Thanks for correcting me. Its a mil gauge as you mentioned. Ive seened it used. when I said sections of clear coat, i was referring to the sections which has thicker clear coat then other like curved areas. When I wet sanding my car, I did a bit of research at some body shops and they all told me what sections to watch out for and never let the sand paper touch at all. I had alot of fun doing it and my car looks 200xs better. but i still dont recommend if some one is not prepared to get a paint job if they screw up.
Ahhh...OK. Now it makes sense.
Using a mil gauge, find the areas that are 'lean' on paint and either stay away from them, or do them very lightly.
Thanks to you all for your great feedback. Before I could tell the detailer that I'm going to take my car back, he called me and said he polished and glazed my car again and it looks fine. We'll see when I pick it up. If it is still not in good order, I'll just find another guy. That said, one last quick quesiton...how many times can one polish a car without starting to really thin out a clear coat?
Thanks to you all for your great feedback. Before I could tell the detailer that I'm going to take my car back, he called me and said he polished and glazed my car again and it looks fine. We'll see when I pick it up. If it is still not in good order, I'll just find another guy. That said, one last quick quesiton...how many times can one polish a car without starting to really thin out a clear coat?
Thanks!
Here's the deal on black paint and swirl marks....Polishing is good and removes fine scratches and swirls. Depending on the grit of the polish, you should be able to do this 2 or 3 times a year. A glaze is a temporary filler that shines for a short time - until you wash the car again! In my opinion this is a lazy and cheap way to obtain a 'short term' shine. The key is to remove the swirls with polish, then use a quality wax that will last for more than one hand wash! A variety of quality products are out there. But, you must either use a wax or sealer after polish to make the shine last. Also, do not use Ajax to wash your car!
Cant give you an answer on that one. It all depends how agressive they got the prior times it was detailed!!!! Polishing really dosent remove much clear, Wet-sanding on the other hand can remove ALL of the clear if not done correctly. IMHO, I would not wet-sand!!! I have always had great luck with Maguires swirl-remover applied by machine, stay away from the edges of panels and finish around the edges by hand. I follow it up with a couple coats of NXT spread really thin, I do the second coat to elimanate ANY chance of missed spots or uneven finish. Then I make sure that ALL of my detailing stuff stays clean and dust free!!
A glaze is a temporary filler that shines for a short time - until you wash the car again! In my opinion this is a lazy and cheap way to obtain a 'short term' shine. The key is to remove the swirls with polish, then use a quality wax that will last for more than one hand wash! A variety of quality products are out there. But, you must either use a wax or sealer after polish to make the shine last.

• • • • • • •

**DIRECTIVE 1:** Summarize the discussion of car paint detailing in two sentences.
**DIRECTIVE 2:** In the car paint detailing discussion, what product does one poster apply by machine to remove swirls?
The entries that follow were drawn from a different source.

**SUPPLIED DATA:**
• • • • • • •

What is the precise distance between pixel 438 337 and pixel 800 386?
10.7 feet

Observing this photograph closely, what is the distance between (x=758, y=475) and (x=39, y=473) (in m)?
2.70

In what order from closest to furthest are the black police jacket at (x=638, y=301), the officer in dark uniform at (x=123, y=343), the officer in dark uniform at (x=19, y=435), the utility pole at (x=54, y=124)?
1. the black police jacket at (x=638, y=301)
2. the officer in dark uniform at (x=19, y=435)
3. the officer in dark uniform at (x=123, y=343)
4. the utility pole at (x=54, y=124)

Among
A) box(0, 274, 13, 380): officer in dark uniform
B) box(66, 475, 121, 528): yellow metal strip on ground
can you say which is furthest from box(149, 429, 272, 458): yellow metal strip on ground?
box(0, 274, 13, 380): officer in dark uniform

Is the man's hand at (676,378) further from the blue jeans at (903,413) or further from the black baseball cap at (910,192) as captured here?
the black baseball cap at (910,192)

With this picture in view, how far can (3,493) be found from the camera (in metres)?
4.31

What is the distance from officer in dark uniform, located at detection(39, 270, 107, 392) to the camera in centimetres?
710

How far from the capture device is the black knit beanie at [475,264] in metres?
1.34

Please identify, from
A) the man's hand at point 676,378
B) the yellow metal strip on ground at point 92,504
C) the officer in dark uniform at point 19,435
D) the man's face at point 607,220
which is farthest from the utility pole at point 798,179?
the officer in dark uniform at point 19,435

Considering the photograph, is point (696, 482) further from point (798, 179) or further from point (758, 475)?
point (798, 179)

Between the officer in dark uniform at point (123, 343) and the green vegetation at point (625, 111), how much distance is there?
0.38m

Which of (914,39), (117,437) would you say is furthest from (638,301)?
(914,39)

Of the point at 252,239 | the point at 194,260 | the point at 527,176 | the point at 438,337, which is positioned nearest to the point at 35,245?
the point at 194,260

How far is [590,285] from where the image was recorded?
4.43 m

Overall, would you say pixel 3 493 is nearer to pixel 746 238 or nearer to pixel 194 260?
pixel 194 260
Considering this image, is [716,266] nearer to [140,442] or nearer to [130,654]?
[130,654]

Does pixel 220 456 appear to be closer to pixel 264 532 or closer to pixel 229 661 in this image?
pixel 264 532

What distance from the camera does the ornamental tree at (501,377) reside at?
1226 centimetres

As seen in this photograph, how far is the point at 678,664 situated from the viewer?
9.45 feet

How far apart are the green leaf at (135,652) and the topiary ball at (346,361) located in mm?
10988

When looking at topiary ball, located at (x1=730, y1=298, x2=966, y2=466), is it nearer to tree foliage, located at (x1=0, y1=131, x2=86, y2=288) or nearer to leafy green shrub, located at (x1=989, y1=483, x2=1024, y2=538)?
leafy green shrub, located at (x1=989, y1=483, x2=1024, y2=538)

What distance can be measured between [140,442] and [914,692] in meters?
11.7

• • • • • • •

**TASK ANSWER 1:** Posters warn that wet-sanding can remove all of the clear coat if done incorrectly, and one advises using a mil gauge to find areas that are lean on paint and either avoid them or work them very lightly. Another says polishing removes fine scratches and swirls and can be done two or three times a year depending on the grit, but a glaze is only a temporary filler that lasts until the next wash, so a wax or sealer must follow polishing to make the shine last.

**TASK ANSWER 2:** Maguires swirl-remover.